Therefore, it would be wasteful to let that digit take up one precision bit almost every single number.
For this reason, they created the "leading bit convention":
always assume that the number starts with one
But then how to deal with 0.0? Well, they decided to create an exception:
if the exponent is 0
and the fraction is 0
then the number represents plus or minus 0.0
so that the bytes 00 00 00 00 also represent 0.0, which looks good.
If we only considered these rules, then the smallest non-zero number that can be represented would be:
exponent: 0
fraction: 1
which looks something like this in a hex fraction due to the leading bit convention:
1.000002 * 2 ^ (-127)
where .000002 is 22 zeroes with a 1 at the end.
We cannot take fraction = 0, otherwise that number would be 0.0.
But then the engineers, who also had a keen aesthetic sense, thought: isn't that ugly? That we jump from straight 0.0 to something that is not even a proper power of 2? Couldn't we represent even smaller numbers somehow? (OK, it was a bit more concerning than "ugly": it was actually people getting bad results for their computations, see "How subnormals improve computations" below).
Subnormal numbers
The engineers scratched their heads for a while, and came back, as usual, with another good idea. What if we create a new rule:
If the exponent is 0, then:
the leading bit becomes 0
the exponent is fixed to -126 (not -127 as if we didn't have this exception)
Such numbers are called subnormal numbers (or denormal numbers which is synonym).
This rule immediately implies that the number such that:
exponent: 0
fraction: 0
is still 0.0, which is kind of elegant as it means one less rule to keep track of.
So 0.0 is actually a subnormal number according to our definition!
With this new rule then, the smallest non-subnormal number is:
exponent: 1 (0 would be subnormal)
fraction: 0
which represents:
1.0 * 2 ^ (-126)
Then, the largest subnormal number is:
exponent: 0
fraction: 0x7FFFFF (23 bits 1)
which equals:
0.FFFFFE * 2 ^ (-126)
where .FFFFFE is once again 23 bits one to the right of the dot.
This is pretty close to the smallest non-subnormal number, which sounds sane.

* _EXCERPTED RECORDS_
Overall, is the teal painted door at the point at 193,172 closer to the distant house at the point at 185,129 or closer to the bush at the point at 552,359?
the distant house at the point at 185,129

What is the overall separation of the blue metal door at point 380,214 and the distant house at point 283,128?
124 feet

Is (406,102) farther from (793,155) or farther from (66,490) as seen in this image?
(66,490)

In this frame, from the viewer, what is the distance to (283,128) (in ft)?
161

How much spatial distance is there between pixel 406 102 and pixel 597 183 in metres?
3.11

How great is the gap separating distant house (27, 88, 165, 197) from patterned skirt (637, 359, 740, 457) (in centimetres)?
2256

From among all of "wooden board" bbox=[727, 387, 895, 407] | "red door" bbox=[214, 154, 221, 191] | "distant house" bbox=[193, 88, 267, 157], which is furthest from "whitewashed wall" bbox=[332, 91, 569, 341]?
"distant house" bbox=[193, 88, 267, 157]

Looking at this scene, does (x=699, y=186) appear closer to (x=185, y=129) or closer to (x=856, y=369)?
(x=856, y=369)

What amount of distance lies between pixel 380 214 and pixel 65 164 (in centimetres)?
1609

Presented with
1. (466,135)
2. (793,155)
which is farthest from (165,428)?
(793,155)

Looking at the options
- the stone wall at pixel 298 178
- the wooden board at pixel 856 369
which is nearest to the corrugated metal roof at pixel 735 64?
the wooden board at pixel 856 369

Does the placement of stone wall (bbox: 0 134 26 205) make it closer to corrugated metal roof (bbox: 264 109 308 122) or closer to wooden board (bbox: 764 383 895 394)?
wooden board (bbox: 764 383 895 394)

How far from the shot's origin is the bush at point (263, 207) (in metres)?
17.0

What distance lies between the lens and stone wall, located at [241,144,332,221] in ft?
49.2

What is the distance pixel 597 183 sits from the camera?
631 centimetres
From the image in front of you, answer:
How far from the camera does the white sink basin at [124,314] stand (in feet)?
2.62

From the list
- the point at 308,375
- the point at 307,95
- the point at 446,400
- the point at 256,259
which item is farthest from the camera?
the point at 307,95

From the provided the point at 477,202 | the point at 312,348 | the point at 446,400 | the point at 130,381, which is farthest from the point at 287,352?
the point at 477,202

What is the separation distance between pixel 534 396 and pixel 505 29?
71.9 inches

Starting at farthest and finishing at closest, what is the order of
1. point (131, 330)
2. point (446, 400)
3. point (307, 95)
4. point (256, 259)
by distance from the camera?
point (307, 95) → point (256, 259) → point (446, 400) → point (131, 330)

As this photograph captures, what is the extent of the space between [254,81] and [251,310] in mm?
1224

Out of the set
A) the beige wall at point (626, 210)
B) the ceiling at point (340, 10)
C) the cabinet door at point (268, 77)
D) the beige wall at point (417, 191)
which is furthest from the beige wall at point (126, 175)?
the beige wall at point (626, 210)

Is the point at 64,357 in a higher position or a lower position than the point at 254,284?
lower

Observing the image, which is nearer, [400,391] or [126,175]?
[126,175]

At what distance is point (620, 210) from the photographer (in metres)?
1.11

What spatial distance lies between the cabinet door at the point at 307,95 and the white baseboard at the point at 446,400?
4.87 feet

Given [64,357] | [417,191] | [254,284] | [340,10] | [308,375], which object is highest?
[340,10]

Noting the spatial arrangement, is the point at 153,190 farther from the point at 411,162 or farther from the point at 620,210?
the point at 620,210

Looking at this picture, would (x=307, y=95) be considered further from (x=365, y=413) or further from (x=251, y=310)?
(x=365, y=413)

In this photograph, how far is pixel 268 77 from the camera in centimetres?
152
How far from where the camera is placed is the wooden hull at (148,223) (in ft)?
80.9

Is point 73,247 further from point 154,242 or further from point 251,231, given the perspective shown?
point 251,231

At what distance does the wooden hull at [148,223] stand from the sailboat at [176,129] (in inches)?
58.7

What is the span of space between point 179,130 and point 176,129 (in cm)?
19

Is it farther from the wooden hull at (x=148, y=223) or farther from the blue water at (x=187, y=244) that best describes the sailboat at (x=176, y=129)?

* _PROBLEMS TO WORK ON_
a: Condense the paragraph of the floating-point text that begins "But then the engineers, who also had a keen aesthetic sense" into a shorter form that keeps its main points.
b: Answer the following questions using the floating-point text.
(i) Under the leading bit convention, what is every number assumed to start with?
(ii) When the exponent is 0 under the new rule, what value is the exponent fixed to?
(iii) What synonym is given for subnormal numbers?
Rely on the floating-point text alone when responding.

* _ANSWERS_
a: The engineers disliked that representable values jumped directly from 0.0 to a number that was not even a proper power of 2. They asked whether smaller numbers could be represented. The real concern was more serious than appearance: people were getting bad results from their computations.

b:
(i) One.
(ii) -126.
(iii) Denormal numbers.